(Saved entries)
--------------------------------
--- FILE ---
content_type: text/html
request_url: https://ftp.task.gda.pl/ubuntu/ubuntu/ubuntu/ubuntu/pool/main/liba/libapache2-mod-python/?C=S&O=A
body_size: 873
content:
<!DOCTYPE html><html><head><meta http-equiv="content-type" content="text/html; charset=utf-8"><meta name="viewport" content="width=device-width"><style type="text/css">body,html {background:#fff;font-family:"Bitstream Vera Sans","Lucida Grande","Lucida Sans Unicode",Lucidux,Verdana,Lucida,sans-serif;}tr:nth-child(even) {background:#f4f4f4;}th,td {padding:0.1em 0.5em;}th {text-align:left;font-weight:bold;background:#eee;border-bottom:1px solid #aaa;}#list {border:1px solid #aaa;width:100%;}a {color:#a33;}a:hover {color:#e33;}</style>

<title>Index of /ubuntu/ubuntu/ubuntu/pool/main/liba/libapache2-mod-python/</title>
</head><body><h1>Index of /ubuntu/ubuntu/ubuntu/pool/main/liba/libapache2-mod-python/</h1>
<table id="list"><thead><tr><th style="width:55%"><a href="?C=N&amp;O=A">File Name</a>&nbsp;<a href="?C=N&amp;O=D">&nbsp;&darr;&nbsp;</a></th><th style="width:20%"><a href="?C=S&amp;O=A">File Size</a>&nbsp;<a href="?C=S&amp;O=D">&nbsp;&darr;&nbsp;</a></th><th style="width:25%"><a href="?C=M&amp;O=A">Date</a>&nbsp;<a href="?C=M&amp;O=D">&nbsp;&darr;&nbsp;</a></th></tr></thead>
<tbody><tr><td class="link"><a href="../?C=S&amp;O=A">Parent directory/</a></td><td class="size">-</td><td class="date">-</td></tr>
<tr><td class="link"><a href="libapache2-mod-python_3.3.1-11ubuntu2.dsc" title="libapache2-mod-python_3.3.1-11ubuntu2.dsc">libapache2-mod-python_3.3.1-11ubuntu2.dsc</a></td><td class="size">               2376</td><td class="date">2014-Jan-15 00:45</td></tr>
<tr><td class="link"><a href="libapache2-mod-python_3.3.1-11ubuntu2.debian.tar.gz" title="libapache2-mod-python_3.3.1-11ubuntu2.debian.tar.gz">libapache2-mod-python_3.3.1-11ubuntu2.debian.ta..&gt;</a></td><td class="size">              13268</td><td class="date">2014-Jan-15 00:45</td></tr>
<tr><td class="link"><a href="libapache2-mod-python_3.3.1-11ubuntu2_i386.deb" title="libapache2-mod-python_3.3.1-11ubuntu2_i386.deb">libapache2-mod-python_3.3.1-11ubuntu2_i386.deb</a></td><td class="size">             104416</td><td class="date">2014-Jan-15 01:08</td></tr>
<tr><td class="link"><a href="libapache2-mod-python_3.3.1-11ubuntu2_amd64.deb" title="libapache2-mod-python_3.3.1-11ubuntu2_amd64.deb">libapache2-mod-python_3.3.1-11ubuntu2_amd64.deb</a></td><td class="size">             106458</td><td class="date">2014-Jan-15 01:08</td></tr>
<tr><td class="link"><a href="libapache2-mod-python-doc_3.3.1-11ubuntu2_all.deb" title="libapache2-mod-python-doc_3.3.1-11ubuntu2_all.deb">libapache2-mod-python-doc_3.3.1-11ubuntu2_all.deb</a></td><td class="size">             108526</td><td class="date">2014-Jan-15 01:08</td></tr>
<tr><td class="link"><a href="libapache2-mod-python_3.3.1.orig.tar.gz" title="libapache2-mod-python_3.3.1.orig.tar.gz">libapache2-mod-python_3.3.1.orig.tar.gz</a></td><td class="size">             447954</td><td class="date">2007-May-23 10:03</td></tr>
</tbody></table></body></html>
--------------------------------
# [Exercise prompt]
Set every line of the data down again, word for word.

# [Finished task]
--- FILE ---
content_type: text/html
request_url: https://ftp.task.gda.pl/ubuntu/ubuntu/ubuntu/ubuntu/pool/main/liba/libapache2-mod-python/?C=S&O=A
body_size: 873
content:
<!DOCTYPE html><html><head><meta http-equiv="content-type" content="text/html; charset=utf-8"><meta name="viewport" content="width=device-width"><style type="text/css">body,html {background:#fff;font-family:"Bitstream Vera Sans","Lucida Grande","Lucida Sans Unicode",Lucidux,Verdana,Lucida,sans-serif;}tr:nth-child(even) {background:#f4f4f4;}th,td {padding:0.1em 0.5em;}th {text-align:left;font-weight:bold;background:#eee;border-bottom:1px solid #aaa;}#list {border:1px solid #aaa;width:100%;}a {color:#a33;}a:hover {color:#e33;}</style>

<title>Index of /ubuntu/ubuntu/ubuntu/pool/main/liba/libapache2-mod-python/</title>
</head><body><h1>Index of /ubuntu/ubuntu/ubuntu/pool/main/liba/libapache2-mod-python/</h1>
<table id="list"><thead><tr><th style="width:55%"><a href="?C=N&amp;O=A">File Name</a>&nbsp;<a href="?C=N&amp;O=D">&nbsp;&darr;&nbsp;</a></th><th style="width:20%"><a href="?C=S&amp;O=A">File Size</a>&nbsp;<a href="?C=S&amp;O=D">&nbsp;&darr;&nbsp;</a></th><th style="width:25%"><a href="?C=M&amp;O=A">Date</a>&nbsp;<a href="?C=M&amp;O=D">&nbsp;&darr;&nbsp;</a></th></tr></thead>
<tbody><tr><td class="link"><a href="../?C=S&amp;O=A">Parent directory/</a></td><td class="size">-</td><td class="date">-</td></tr>
<tr><td class="link"><a href="libapache2-mod-python_3.3.1-11ubuntu2.dsc" title="libapache2-mod-python_3.3.1-11ubuntu2.dsc">libapache2-mod-python_3.3.1-11ubuntu2.dsc</a></td><td class="size">               2376</td><td class="date">2014-Jan-15 00:45</td></tr>
<tr><td class="link"><a href="libapache2-mod-python_3.3.1-11ubuntu2.debian.tar.gz" title="libapache2-mod-python_3.3.1-11ubuntu2.debian.tar.gz">libapache2-mod-python_3.3.1-11ubuntu2.debian.ta..&gt;</a></td><td class="size">              13268</td><td class="date">2014-Jan-15 00:45</td></tr>
<tr><td class="link"><a href="libapache2-mod-python_3.3.1-11ubuntu2_i386.deb" title="libapache2-mod-python_3.3.1-11ubuntu2_i386.deb">libapache2-mod-python_3.3.1-11ubuntu2_i386.deb</a></td><td class="size">             104416</td><td class="date">2014-Jan-15 01:08</td></tr>
<tr><td class="link"><a href="libapache2-mod-python_3.3.1-11ubuntu2_amd64.deb" title="libapache2-mod-python_3.3.1-11ubuntu2_amd64.deb">libapache2-mod-python_3.3.1-11ubuntu2_amd64.deb</a></td><td class="size">             106458</td><td class="date">2014-Jan-15 01:08</td></tr>
<tr><td class="link"><a href="libapache2-mod-python-doc_3.3.1-11ubuntu2_all.deb" title="libapache2-mod-python-doc_3.3.1-11ubuntu2_all.deb">libapache2-mod-python-doc_3.3.1-11ubuntu2_all.deb</a></td><td class="size">             108526</td><td class="date">2014-Jan-15 01:08</td></tr>
<tr><td class="link"><a href="libapache2-mod-python_3.3.1.orig.tar.gz" title="libapache2-mod-python_3.3.1.orig.tar.gz">libapache2-mod-python_3.3.1.orig.tar.gz</a></td><td class="size">             447954</td><td class="date">2007-May-23 10:03</td></tr>
</tbody></table></body></html>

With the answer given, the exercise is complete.